> PAGE:
-------

In an era of big, blonde broads (and Elizabeth Taylor https://mrpopculture.com/elizabeth-taylor-and-her-pop-culture-influence/), the skinny Audrey Hepburn stood out with her diminutive elegance. She’s the third-greatest female screen legend from the Golden Age of Hollywood. Best remembered for her 1961 film Breakfast at Tiffany’s, Hepburn has become recognized as both a film and a fashion icon.
Hepburn is one of the few people who have one at least one of the four major American Entertainment Awards: Emmy, Grammy, Oscar, and Tony. The impact she had and continues to have on the fashion world is immeasurable. But more than an iconic actress and a fashion icon, Hepburn’s heart of gold has touched the lives of people through her humanitarian work.
Here are the reasons why Audrey Hepburn remains a pop culture icon:
She is one of most imitated ladies of the 20th century.
Take a look around and you will see a culture influenced by Audrey’s charm. Her persona has resonated with a lot of people around the world that her name became a brand of its own – a byproduct of American culture. She stands out as one of the most imitated ladies during the 20th century.

-------

> SUPPLIED ENTRIES:
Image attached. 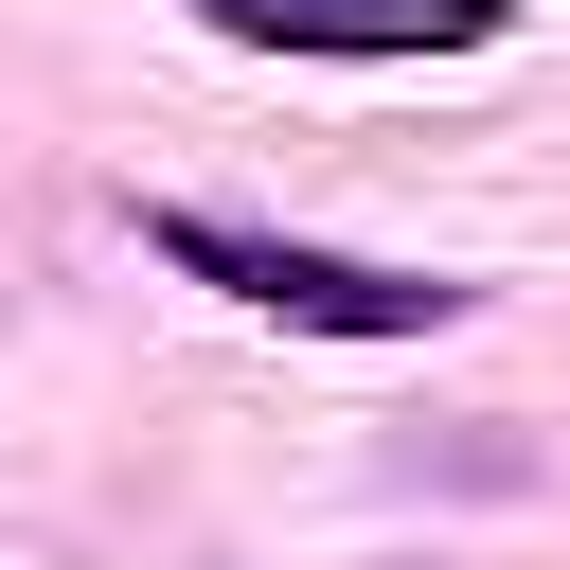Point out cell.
Returning <instances> with one entry per match:
<instances>
[{"label": "cell", "mask_w": 570, "mask_h": 570, "mask_svg": "<svg viewBox=\"0 0 570 570\" xmlns=\"http://www.w3.org/2000/svg\"><path fill=\"white\" fill-rule=\"evenodd\" d=\"M160 267H196L214 303H249L285 338H445L463 321V285L374 267V249H303V232H249V214H160Z\"/></svg>", "instance_id": "1"}, {"label": "cell", "mask_w": 570, "mask_h": 570, "mask_svg": "<svg viewBox=\"0 0 570 570\" xmlns=\"http://www.w3.org/2000/svg\"><path fill=\"white\" fill-rule=\"evenodd\" d=\"M249 53H481L499 0H196Z\"/></svg>", "instance_id": "2"}]
</instances>
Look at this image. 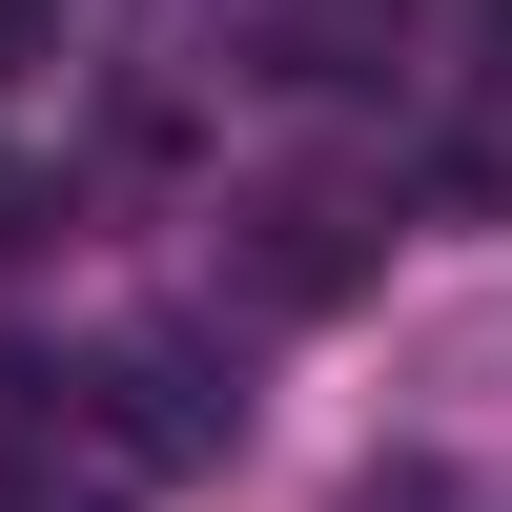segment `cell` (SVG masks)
I'll return each mask as SVG.
<instances>
[{"label": "cell", "mask_w": 512, "mask_h": 512, "mask_svg": "<svg viewBox=\"0 0 512 512\" xmlns=\"http://www.w3.org/2000/svg\"><path fill=\"white\" fill-rule=\"evenodd\" d=\"M82 390H103V451H123V472H226V431H246V390H205V349H164V328L103 349Z\"/></svg>", "instance_id": "6da1fadb"}, {"label": "cell", "mask_w": 512, "mask_h": 512, "mask_svg": "<svg viewBox=\"0 0 512 512\" xmlns=\"http://www.w3.org/2000/svg\"><path fill=\"white\" fill-rule=\"evenodd\" d=\"M369 246H390V226H369L349 185H267V205H246V287H267V308H349Z\"/></svg>", "instance_id": "7a4b0ae2"}, {"label": "cell", "mask_w": 512, "mask_h": 512, "mask_svg": "<svg viewBox=\"0 0 512 512\" xmlns=\"http://www.w3.org/2000/svg\"><path fill=\"white\" fill-rule=\"evenodd\" d=\"M369 512H472V492H451V472H369Z\"/></svg>", "instance_id": "3957f363"}, {"label": "cell", "mask_w": 512, "mask_h": 512, "mask_svg": "<svg viewBox=\"0 0 512 512\" xmlns=\"http://www.w3.org/2000/svg\"><path fill=\"white\" fill-rule=\"evenodd\" d=\"M21 431H41V369H21V349H0V451H21Z\"/></svg>", "instance_id": "277c9868"}, {"label": "cell", "mask_w": 512, "mask_h": 512, "mask_svg": "<svg viewBox=\"0 0 512 512\" xmlns=\"http://www.w3.org/2000/svg\"><path fill=\"white\" fill-rule=\"evenodd\" d=\"M0 512H123V492H41V472H21V492H0Z\"/></svg>", "instance_id": "5b68a950"}]
</instances>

-------

> YOUR OBJECTIVE:
Reproduce the passage of the Audrey Hepburn page above that opens with the words "Hepburn is one" and closes with "during the 20th century.".

> TASK SOLUTION:
Hepburn is one of the few people who have one at least one of the four major American Entertainment Awards: Emmy, Grammy, Oscar, and Tony. The impact she had and continues to have on the fashion world is immeasurable. But more than an iconic actress and a fashion icon, Hepburn’s heart of gold has touched the lives of people through her humanitarian work.
Here are the reasons why Audrey Hepburn remains a pop culture icon:
She is one of most imitated ladies of the 20th century.
Take a look around and you will see a culture influenced by Audrey’s charm. Her persona has resonated with a lot of people around the world that her name became a brand of its own – a byproduct of American culture. She stands out as one of the most imitated ladies during the 20th century.